:: Records shown ::

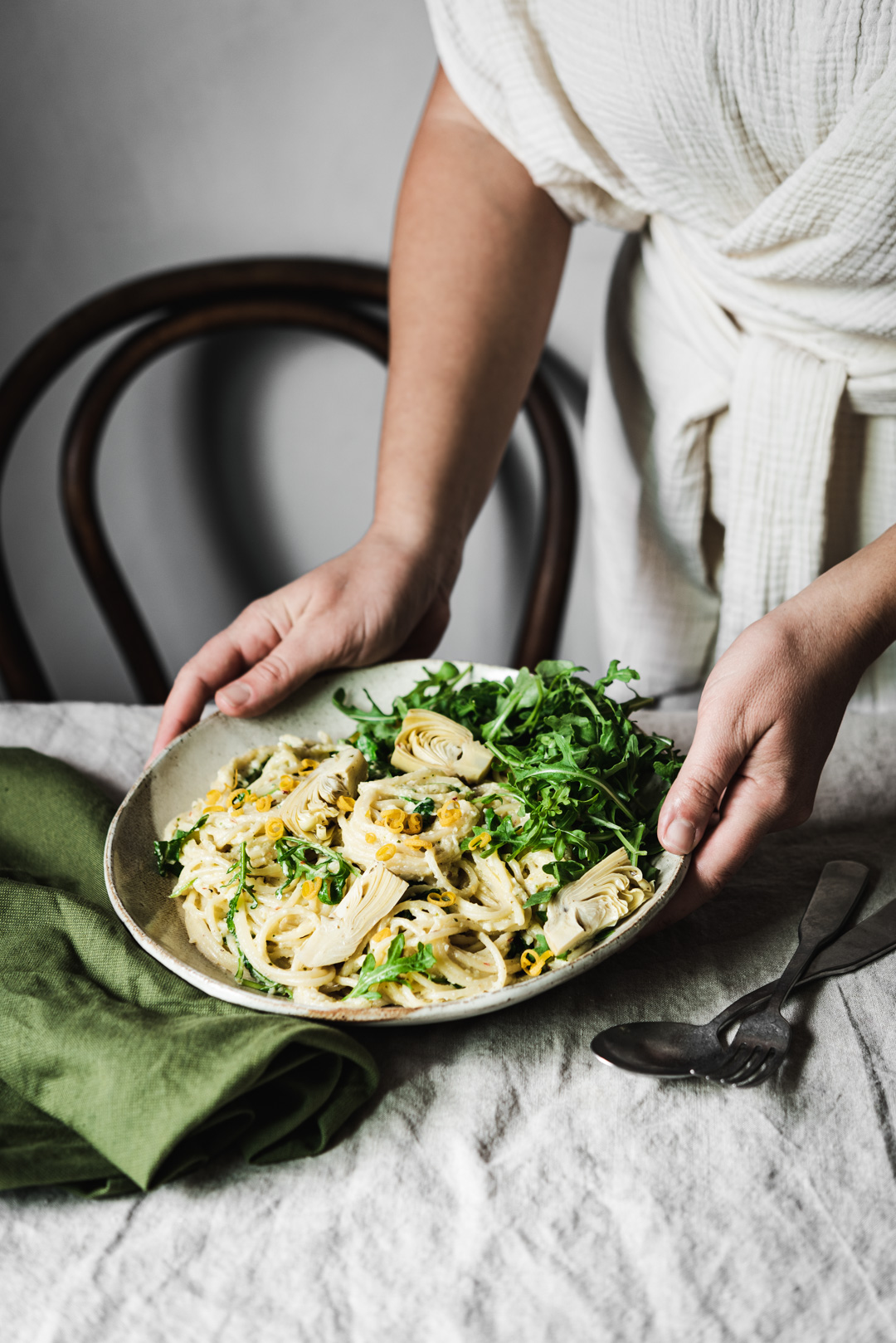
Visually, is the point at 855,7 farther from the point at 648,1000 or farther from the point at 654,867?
the point at 648,1000

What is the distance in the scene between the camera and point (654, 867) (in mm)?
903

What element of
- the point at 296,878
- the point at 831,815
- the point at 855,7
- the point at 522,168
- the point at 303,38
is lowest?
the point at 831,815

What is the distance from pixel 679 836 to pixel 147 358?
1.59m

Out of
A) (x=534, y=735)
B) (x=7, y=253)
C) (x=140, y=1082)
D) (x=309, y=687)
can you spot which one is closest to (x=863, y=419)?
(x=534, y=735)

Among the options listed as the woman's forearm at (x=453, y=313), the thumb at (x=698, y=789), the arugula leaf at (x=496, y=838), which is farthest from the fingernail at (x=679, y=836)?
the woman's forearm at (x=453, y=313)

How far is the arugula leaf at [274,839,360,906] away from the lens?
0.87 m

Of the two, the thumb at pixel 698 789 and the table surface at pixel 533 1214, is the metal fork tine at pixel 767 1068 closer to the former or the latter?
the table surface at pixel 533 1214

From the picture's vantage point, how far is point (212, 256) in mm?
2297

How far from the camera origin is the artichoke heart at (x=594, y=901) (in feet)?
2.59

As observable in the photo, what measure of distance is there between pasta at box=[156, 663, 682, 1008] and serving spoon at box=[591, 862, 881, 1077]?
0.25ft

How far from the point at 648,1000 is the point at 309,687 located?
1.78ft

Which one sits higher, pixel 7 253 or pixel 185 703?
pixel 7 253

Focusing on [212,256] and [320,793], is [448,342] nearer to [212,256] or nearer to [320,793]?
[320,793]

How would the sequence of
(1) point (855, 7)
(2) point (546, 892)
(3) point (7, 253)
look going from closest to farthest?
(2) point (546, 892)
(1) point (855, 7)
(3) point (7, 253)
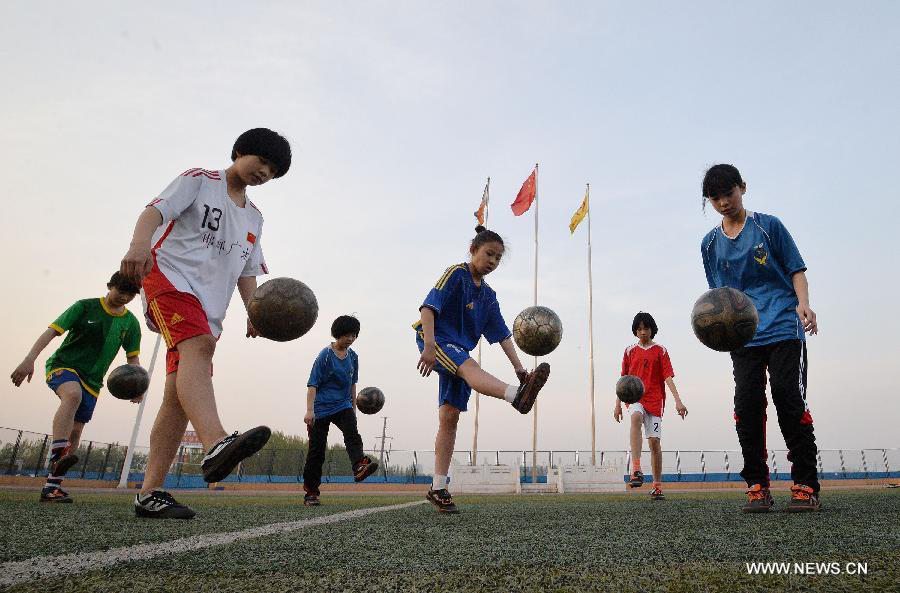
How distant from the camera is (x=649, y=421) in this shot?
802 cm

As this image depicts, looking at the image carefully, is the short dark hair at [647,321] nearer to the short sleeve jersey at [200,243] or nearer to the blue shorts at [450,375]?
the blue shorts at [450,375]

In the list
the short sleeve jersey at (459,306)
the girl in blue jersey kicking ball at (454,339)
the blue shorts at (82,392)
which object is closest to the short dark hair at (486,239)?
the girl in blue jersey kicking ball at (454,339)

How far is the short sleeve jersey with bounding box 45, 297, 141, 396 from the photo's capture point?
5988mm

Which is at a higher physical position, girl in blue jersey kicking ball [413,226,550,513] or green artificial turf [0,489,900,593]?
girl in blue jersey kicking ball [413,226,550,513]

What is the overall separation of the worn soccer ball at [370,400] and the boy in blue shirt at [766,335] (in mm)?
5075

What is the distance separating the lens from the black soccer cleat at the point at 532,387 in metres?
4.25

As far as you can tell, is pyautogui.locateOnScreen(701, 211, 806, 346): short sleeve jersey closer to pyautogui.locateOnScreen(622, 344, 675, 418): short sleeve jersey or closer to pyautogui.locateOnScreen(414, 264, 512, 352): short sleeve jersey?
pyautogui.locateOnScreen(414, 264, 512, 352): short sleeve jersey

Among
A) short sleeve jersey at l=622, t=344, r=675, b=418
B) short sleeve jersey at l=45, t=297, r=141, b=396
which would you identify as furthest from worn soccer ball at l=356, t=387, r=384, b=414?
short sleeve jersey at l=622, t=344, r=675, b=418

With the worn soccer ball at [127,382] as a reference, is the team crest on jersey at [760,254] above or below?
above

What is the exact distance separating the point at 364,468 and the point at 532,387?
3163 millimetres

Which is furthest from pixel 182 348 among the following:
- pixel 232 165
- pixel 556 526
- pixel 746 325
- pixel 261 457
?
pixel 261 457

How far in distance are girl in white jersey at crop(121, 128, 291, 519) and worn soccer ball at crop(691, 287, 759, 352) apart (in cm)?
293

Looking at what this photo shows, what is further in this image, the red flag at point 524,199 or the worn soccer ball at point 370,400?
the red flag at point 524,199

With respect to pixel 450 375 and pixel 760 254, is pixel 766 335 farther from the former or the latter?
pixel 450 375
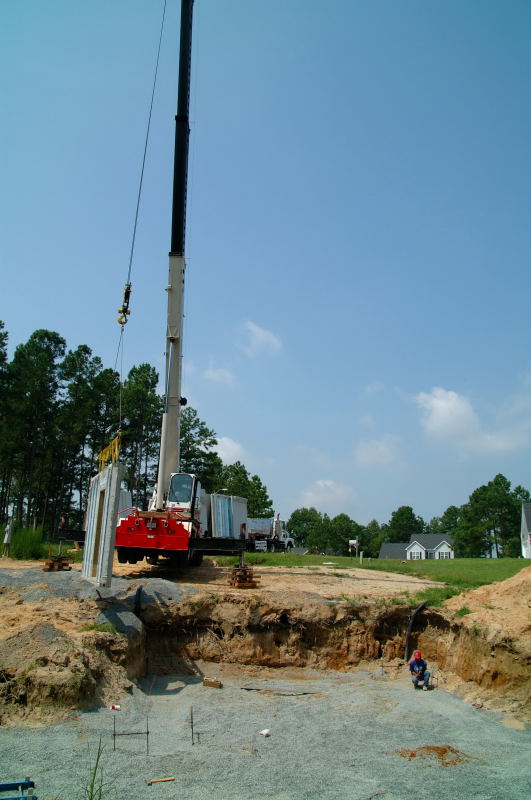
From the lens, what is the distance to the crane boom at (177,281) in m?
17.7

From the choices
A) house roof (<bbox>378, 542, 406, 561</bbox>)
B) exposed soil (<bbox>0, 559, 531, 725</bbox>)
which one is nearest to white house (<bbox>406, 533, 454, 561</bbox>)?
house roof (<bbox>378, 542, 406, 561</bbox>)

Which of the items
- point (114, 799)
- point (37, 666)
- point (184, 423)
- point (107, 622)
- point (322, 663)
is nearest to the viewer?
point (114, 799)

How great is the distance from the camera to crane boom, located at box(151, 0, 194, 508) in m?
17.7

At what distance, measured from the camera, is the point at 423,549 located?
91.1 metres

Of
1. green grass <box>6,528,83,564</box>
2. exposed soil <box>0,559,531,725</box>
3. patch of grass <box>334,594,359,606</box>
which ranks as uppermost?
green grass <box>6,528,83,564</box>

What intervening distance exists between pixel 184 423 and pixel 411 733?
148ft

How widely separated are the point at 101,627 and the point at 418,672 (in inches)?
260

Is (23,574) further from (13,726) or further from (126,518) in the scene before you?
(13,726)

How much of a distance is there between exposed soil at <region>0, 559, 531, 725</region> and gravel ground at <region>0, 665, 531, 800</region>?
0.87 m

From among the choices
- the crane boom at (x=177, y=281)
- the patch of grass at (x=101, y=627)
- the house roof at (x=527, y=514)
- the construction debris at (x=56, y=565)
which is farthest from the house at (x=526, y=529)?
the patch of grass at (x=101, y=627)

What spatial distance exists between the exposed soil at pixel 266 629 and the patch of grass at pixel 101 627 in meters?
0.04

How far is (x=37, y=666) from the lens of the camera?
882cm

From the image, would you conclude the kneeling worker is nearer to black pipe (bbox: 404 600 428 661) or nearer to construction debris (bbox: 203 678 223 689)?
black pipe (bbox: 404 600 428 661)

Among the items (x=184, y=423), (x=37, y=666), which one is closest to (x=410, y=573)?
(x=37, y=666)
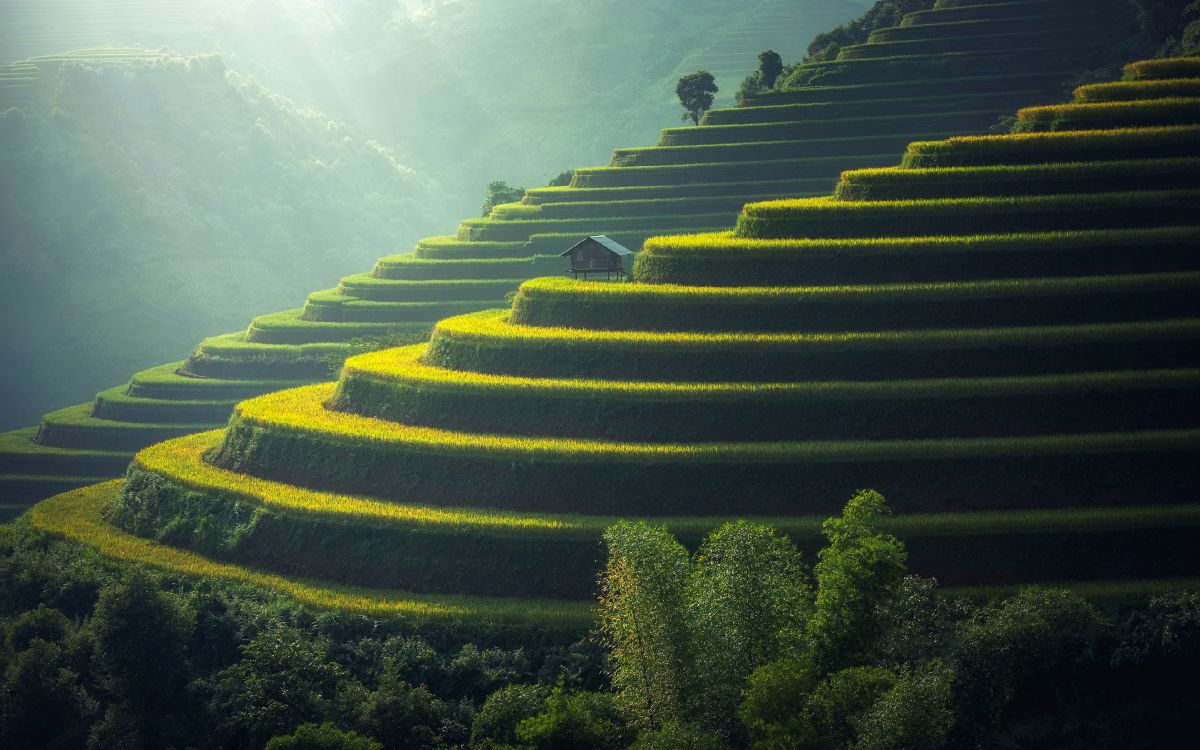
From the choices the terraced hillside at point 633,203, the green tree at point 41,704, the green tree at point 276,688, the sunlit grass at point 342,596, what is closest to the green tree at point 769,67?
the terraced hillside at point 633,203

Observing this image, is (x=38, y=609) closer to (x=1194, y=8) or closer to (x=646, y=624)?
(x=646, y=624)

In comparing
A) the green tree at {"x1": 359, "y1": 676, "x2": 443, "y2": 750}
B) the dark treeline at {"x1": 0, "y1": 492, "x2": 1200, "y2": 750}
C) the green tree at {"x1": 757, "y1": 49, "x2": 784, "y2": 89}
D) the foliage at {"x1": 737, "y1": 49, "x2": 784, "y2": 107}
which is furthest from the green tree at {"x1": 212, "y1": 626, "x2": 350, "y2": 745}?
the green tree at {"x1": 757, "y1": 49, "x2": 784, "y2": 89}

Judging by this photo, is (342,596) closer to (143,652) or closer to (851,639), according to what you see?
(143,652)

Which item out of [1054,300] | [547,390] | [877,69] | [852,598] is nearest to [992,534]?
[852,598]

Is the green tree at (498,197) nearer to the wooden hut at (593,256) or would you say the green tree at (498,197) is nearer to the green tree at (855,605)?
the wooden hut at (593,256)

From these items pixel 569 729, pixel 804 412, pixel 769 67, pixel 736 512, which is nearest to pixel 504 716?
pixel 569 729
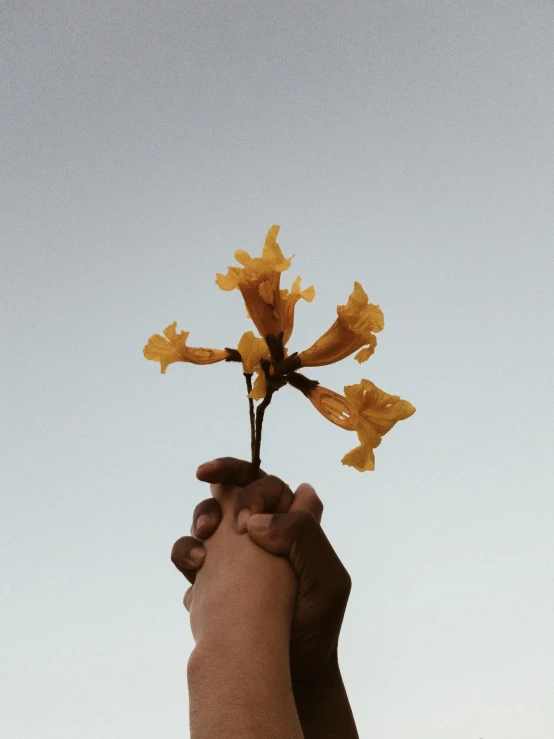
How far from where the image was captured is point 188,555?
1424mm

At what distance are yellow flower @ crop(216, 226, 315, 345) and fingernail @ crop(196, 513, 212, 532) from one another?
1.23ft

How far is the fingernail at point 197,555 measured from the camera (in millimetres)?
1408

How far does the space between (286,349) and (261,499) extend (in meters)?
0.30

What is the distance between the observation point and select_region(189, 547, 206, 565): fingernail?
1.41 meters

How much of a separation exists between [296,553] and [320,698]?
308 millimetres

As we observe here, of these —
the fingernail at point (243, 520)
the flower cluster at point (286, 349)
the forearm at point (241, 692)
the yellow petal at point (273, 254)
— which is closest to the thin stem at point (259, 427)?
the flower cluster at point (286, 349)

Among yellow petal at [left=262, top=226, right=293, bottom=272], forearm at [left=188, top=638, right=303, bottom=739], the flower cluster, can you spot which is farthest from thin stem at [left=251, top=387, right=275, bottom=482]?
forearm at [left=188, top=638, right=303, bottom=739]

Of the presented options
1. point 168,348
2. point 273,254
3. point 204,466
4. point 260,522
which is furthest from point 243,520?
point 273,254

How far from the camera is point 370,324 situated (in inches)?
55.8

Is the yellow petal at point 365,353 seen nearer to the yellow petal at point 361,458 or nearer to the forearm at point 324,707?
the yellow petal at point 361,458

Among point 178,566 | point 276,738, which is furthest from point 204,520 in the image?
point 276,738

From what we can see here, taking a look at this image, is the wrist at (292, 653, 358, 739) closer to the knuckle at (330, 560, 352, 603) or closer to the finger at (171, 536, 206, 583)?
the knuckle at (330, 560, 352, 603)

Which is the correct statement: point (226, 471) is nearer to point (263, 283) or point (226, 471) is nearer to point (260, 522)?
point (260, 522)

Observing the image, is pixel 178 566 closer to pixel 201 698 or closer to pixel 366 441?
pixel 201 698
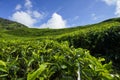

:::

> [What you need to do]: Can you render the items as a two-column CSV with the columns "text" and "answer"? Begin at the line that has "Observing the image, is" and stop after the last of the items, with one row per item, each value in a single quoted field, line breaks replaced by spaces, and the pictures left out.

> [Response for this exercise]:
text,answer
"Observing the image, is pixel 178 566 closer to pixel 201 698 or closer to pixel 366 441?","pixel 201 698"